Video: How to compare Excel sheets

Name: How to compare Excel sheets
Uploaded: 2025-02-25T16:52:03Z
Description: We have created a new 4 minute video to show you how to use the powerful new Compare Data and Compare Headers features in Easy Data Transform v2: [How to compare Excel sheets] Youtube ‘l...

Admin · February 25, 2025, 4:52pm

We have created a new 4 minute video to show you how to use the powerful new Compare Data and Compare Headers features in Easy Data Transform v2:

Youtube ‘likes’ help us to be more prominent and are much appreciated.

Subscribe to our Youtube channel to be notified of future videos.

prashant · February 26, 2025, 5:37am

Holy crap,

I had no idea this feature exists !

Comparing header in itself was good enough but data is icing on cake!

N8AKTIV · July 13, 2025, 3:47pm

It would be helpful if we could export this result directly.
(only the rows with differences and only the columns with their different values).

Yes, we can do all the comparison in a flow with “subtract” left from right and vice versa, but an easy-to-use compare-data-component that does this for us or an export function within this compare-data-screen would be great

Admin · July 13, 2025, 4:27pm

We have thought about doing a Diff transform. I’m not sure how you would best represent the results as a single table though. Especially when the inputs might have different numbers of rows and different columns.

Note that you can Join 2 dataset by key or row number and then use Filter to remove rows where 2 values match in particular columns. This doesn’t really scale when you want to compare lots of columns though. Although I guess you could Concat Cols the columns you care about.

Perhaps you could give some information about a real world example where you need to do this?

N8AKTIV · July 23, 2025, 3:56pm

That is exactly my challenge

We have a big Material-Masterdata-list with lots of attributes (50+).
When I compare it today with the previous month’s list (based on the material no. as key), I merge all columns and export them if there are differences in any of the columns.
( the number and names of the columns stays the same ! )

In my wishful thinking, the perfect differences-list will only contain the attribute-name and the old and new values per material-no.

* Rows *
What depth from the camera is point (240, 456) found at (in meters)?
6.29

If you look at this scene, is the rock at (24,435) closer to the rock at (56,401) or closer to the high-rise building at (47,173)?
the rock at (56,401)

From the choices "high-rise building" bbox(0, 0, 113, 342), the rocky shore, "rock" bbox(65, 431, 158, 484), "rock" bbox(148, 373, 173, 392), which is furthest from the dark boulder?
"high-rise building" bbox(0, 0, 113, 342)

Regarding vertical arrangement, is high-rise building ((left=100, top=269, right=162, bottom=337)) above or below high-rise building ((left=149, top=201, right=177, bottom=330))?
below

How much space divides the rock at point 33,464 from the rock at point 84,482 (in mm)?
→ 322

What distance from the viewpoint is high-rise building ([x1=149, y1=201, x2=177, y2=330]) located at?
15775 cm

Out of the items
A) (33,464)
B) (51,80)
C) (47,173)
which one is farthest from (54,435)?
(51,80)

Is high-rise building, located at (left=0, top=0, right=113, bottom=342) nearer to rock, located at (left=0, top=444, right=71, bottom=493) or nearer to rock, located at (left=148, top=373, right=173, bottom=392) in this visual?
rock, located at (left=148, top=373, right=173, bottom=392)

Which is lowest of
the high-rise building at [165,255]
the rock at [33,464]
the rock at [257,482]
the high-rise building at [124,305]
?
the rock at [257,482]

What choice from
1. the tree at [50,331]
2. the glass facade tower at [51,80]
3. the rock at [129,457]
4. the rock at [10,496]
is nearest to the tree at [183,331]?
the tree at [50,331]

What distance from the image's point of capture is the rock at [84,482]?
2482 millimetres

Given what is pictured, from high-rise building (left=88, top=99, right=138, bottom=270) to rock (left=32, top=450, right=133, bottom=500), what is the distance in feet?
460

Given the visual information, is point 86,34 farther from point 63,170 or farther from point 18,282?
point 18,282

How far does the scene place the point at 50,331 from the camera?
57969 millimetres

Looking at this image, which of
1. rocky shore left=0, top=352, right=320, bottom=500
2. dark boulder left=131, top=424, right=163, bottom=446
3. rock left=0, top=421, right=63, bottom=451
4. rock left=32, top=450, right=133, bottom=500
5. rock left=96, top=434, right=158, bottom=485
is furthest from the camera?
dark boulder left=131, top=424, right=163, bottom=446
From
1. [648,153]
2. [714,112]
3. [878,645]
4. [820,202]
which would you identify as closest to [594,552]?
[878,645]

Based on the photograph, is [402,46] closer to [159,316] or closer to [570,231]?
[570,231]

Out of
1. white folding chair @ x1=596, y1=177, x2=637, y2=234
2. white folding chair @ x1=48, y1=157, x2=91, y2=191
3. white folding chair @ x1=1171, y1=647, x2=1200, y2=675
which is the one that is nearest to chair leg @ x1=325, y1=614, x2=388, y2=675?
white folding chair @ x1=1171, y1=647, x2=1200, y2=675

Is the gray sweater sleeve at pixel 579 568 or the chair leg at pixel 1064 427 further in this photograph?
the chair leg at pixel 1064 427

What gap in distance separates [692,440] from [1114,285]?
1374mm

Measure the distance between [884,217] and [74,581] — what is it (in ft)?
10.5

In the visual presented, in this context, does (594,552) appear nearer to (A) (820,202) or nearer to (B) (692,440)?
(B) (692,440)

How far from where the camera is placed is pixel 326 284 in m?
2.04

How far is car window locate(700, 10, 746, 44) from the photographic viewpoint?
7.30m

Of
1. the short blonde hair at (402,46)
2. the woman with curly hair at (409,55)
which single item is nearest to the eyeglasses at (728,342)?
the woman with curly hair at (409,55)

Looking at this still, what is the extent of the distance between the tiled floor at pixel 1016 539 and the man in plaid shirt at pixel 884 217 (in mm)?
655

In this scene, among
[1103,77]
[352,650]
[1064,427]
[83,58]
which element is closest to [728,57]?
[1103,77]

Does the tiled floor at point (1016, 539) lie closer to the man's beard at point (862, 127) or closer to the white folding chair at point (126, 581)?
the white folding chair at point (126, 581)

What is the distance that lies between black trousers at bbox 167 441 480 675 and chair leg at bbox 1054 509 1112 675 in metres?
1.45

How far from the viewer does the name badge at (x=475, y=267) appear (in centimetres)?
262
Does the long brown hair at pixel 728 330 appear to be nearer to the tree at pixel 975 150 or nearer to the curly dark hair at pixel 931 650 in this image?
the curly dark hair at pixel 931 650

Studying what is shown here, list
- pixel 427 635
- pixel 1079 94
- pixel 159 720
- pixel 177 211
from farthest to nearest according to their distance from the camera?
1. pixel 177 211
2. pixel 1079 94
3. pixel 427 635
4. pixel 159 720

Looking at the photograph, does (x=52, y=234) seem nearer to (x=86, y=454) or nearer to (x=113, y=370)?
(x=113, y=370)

* Request A *
In the forum thread on comparing Excel sheets, what reason does the admin give for hesitating to build a Diff transform? Please answer in one to three sentences.
* Request B *
Extend the forum thread on comparing Excel sheets, picking up after its final post.

* Expected answer A *
The admin isn't sure how the results could best be shown as a single table. This is especially unclear when the two inputs might have different numbers of rows and different columns.

* Expected answer B *
Example:

In “Compare data” you are only highlighting the differences, so it would be nice if that info can be exported in the structure of my “diff” example

Thanks for your helpful tips.

Admin · July 23, 2025, 5:38pm

Your ‘diff’ example might be a good way of putting the differences into 1 table and not replying on fonts/colors etc.

Possibly we could add:

A new transform called Diff that takes 2 inputs. The top input is ‘old’ and the bottom input is ‘new’ (or possibly we could refer to them as ‘top’ and ‘bottom’).
Options to compare by row number or key-based (as in Compare Data).
Key comparison can optionally be case sensitive (as in Compare Data).
Only outputs differences, something like:

Material	Change	Column	Old Value	New Value
1001	Value changed	Attribut1	A	B
1001	Value changed	Attribut3	1,5	1,18
1002	Row deleted
1003	Value changed	Attribut2		X
1004	Value changed	Attribut3	4,5	6,5
1005	Row inserted

Would have to handle duplicate row keys for key-based.
Would have to handle differences in column name/order. The columns are the same in your example, but we have to handle cases when they aren’t. How do you output the differences for this?:

Perhaps something like this?

V1	Change	Column	Old Value
A	Value removed	V3	4
B	Value removed	V3	5
C	Value removed	V3	6

Olaf · July 23, 2025, 6:09pm

as long as the “DIFF” transformation is not available I have a suggestion for an interim solution, which can/should be adapted to get more close to the expectation. But I think it is a step to come to an overview in a table form as wished.

N8AKTIV compare.transform (6.7 KB)

Specially if this is a monthly activity it can be given some effort.

N8AKTIV · July 23, 2025, 6:16pm

Wow, that would be the perfect solution.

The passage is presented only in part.